At the moment I’m spending about 20% of the time just doing device->host memcpy’s. Has anybody had any success in doing this copy in parallel i.e., reading back the results from launch N while launch N+1 is in flight?

So far the only approach I’ve tried that has gotten anywhere is to cudaMemcpy the result to a PBO, glMapBuffer the PBO and then use another thread to memcpy that pointer. However, if I read the docs right I have to use cudaGLRegisterBufferObject and cudaGLUnregisterBufferObject every frame for this to be safe, and that wipes out any performance gains.

Currently, data transfers between host and device cannot be done in parallel with kernel execution.
Future releases might support this though.

That’s why I’m trying to use the CUDA-OpenGL interface to hack this. The approach I mentioned above does generate a speedup and I appear to be getting correct results, all I need to know is whether I’m going to get bitten by a race condition later on due to using glMapBuffer on a buffer that is registered (but not mapped) with CUDA.

Thanks

Bruce

We’re also very, very interested in this.

Bruce, how much success have you had with this with using the CUDA-OpenGL interface? Would you be willing to share some examples of what you’ve done?

Thanks,

Jamie

This is being developed for a proprietary app, so unfortunately I’m not in a position to post code samples. The short answer is that doing it as I described and playing fast and loose with the buffer registration (leaving the buffer always registered - and I’m still trying to find out whether it is legal with glMapBuffer) amortises about half the cost of the transfer, on a dual-core CPU. Registering and unregistering the buffer has enough overhead that it becomes a net loss.
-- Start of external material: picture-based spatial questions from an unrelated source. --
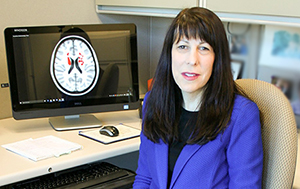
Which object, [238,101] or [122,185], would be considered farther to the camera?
[122,185]

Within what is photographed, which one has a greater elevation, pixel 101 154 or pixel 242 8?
pixel 242 8

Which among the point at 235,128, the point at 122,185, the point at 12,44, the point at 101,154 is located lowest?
the point at 122,185

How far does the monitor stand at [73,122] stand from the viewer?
65.3 inches

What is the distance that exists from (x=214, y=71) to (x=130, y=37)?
2.41 ft

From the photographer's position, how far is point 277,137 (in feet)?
3.36

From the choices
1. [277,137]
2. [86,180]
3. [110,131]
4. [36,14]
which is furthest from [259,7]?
[36,14]

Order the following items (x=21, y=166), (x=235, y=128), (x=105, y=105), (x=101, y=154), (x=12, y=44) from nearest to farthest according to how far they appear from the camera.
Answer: (x=235, y=128) < (x=21, y=166) < (x=101, y=154) < (x=12, y=44) < (x=105, y=105)

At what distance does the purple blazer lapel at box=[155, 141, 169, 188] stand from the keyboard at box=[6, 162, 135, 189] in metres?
0.29

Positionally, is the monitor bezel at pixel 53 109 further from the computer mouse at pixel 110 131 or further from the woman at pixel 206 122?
the woman at pixel 206 122

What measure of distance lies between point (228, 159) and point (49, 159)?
2.06 ft

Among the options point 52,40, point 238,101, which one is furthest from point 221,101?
point 52,40

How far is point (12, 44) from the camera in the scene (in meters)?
1.59

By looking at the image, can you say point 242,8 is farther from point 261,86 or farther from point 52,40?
point 52,40

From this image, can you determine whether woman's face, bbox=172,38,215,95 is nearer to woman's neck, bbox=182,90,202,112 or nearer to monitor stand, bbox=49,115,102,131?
woman's neck, bbox=182,90,202,112
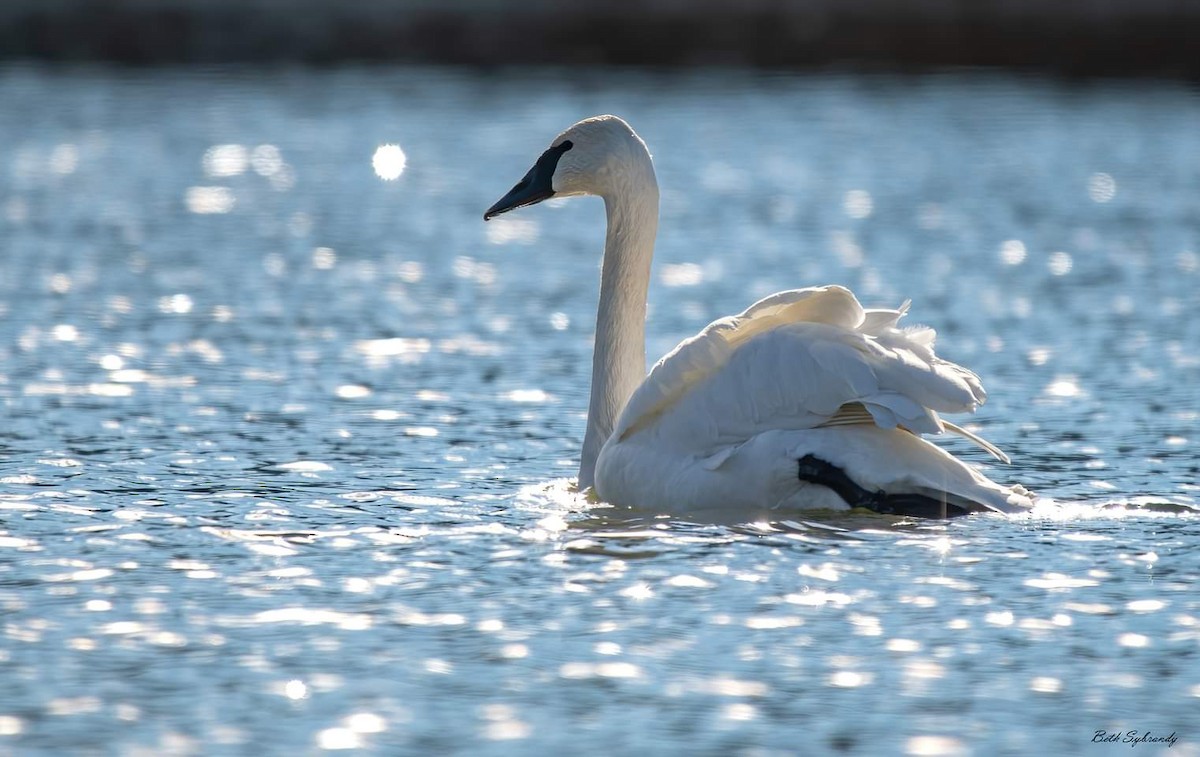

If you find any other approaches that look promising I’d be interested too.

Interesting technique, but I’m surprised this is faster.

The intent of cudaGLRegisterBufferObject is that you should only have to do it once when you create the buffer object, not every frame.

Unfortunately there’s a bug in the current release that means you need to do this every frame (at least if you’re using more than one buffer object). We’re hoping to get this fixed for the next release.

We’re continuing to work on optimizing memory transfers.